可真要要是田景死了,這些小官小吏,最多也就只能影響一時,影響不了多久的。
大夫姍姍來遲,剛一進入田府,就瞧見了田府中亂糟糟的狀態。
大夫還不知道發生了什麼,被請來之時,也只是說某人生了病,並未準備足夠的藥材以及一些救急之用的東西。
可當大夫來到一間屋子之後,瞧見的是本縣的田主簿之後,心中這才開始緊張了起來。
「大夫,我夫君如何?可有事?」
田景的夫人在旁邊瞧著大夫替床榻上的田景把了脈,著急似火的問道。
「夫人,田主簿身中劇毒,全身都布滿了毒素,恕老朽無能,無法救治,田主簿他,恐怕……」
大夫把完脈後,又是查看起了田景全身,心中知道,這是中了劇毒的徵兆。
如此全身性的劇毒漫延,哪裡是他一個普通的大夫可救治得了的。
更何況,此時的田景,全身都已是青紫交替,嘴角邊冒著白沫,早已是毒素攻心了。
「啊,夫君,夫君……」
田夫人聽著大夫的話之後,一把撲在床榻之上的田景身上,大聲嚎哭了起來。
「老匹夫,你敢咒我父親,小心我弄死你。」
站於一邊的田景的兒子,聽見大夫說他父親要身死之事,心中恨及這位眼前的大夫,一把扯著大夫的衣領,雙眼瞪著大夫,大聲的吼叫著。
話說此時的鐘文,在這山林里急奔著,一路往著東邊的歸州縱去。
縱身術不是輕功,無法腳踩樹梢,往前飛縱而去。
鍾文也沒學會那所謂的高深的輕身之術,要不然,也不至於像他現在一樣,一縱一躍的。
奔襲是一件累人之事,更何況是在這山林里奔襲。
為了躲避一些不必要的麻煩,鍾文只能選擇這樣的方式,返回歸州掛單的三元觀,而不是搭船離開。
畢竟,田景身為一縣主簿,衙差下人眾多,他也不想因為他的不小心,導致麻煩升級,更是不想被抓住把柄。
掛單的三元觀,本就說好了五天的時間,而這五天的時間,也只是與著觀里的道人說是靜修,可這靜修也不可能超過太久的時間,要不然,總會引起別人的疑心的。

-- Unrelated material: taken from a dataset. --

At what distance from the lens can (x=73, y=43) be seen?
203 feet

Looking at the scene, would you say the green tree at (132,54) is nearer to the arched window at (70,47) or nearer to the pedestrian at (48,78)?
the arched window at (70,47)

所以,鍾文才不要命似的往著歸州方向奔襲而去,他想在太陽升起之時,奔襲回去。
一百五十里的路程,看起來不遠,可真要是使用縱身術奔襲,那也得花四五個時辰才行的。
而且,這路上還會遇上兩條長江的支流,要想通過這支流的江域,那可得花上不少的時間。
沒有船隻的橫渡,只能潛水游過去,這也使得鍾文需要花上更多的時間,才能返回三元觀。
時至四個多時辰後,鍾文終於在天亮之前,趕回至歸州。
一夜的奔襲,早已是把他累的像條狗一樣,躺在離著三元觀不遠處的一條小道上。
連續幾個時辰的奔襲,除了身體疲累之外,肚中的咕咕,也早已是飢餓難耐了。
任是誰如此不要命似的奔襲,也照樣得累得癱倒在地。
「太餓了,得去弄只野味來烤著吃,反正到了目的地了,也不怕被人知道了。」
鍾文躺在小道上,嘴裡嘟嚷著。
休息片刻之後,鍾文又是縱身一躍,往著山林里竄去,沒過一會兒,手中就多了一隻小山豬。
天色漸亮,三元觀外一側,鍾文坐在一堆火堆前,烤著一頭幾十斤的山豬,眼中冒著綠光,明顯是餓的。
火堆的煙火味,夾帶著一股香味,飄向遠方,把三元觀中的幾個道人,都給鬧了起來。
他們本以為是哪裡著了火,急忙忙的從觀里跑出來,查看著。
當他們打眼瞧見鍾文坐在那兒烤著一頭山豬之時,這才明白這股煙火味來自於何處了。
「九首道長,你靜修結束了?」
三元觀的觀主韋忠道長,帶著其他的道人,來到鍾文近前。